§ **Written exercise**:
Reproduce every line of the data below word for word.
BEGIN Excerpted data
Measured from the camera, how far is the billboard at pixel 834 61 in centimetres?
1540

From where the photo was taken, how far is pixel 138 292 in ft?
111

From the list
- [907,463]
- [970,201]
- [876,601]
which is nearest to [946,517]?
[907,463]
END Excerpted data
§ **The output**:
Measured from the camera, how far is the billboard at pixel 834 61 in centimetres?
1540

From where the photo was taken, how far is pixel 138 292 in ft?
111

From the list
- [907,463]
- [970,201]
- [876,601]
which is nearest to [946,517]?
[907,463]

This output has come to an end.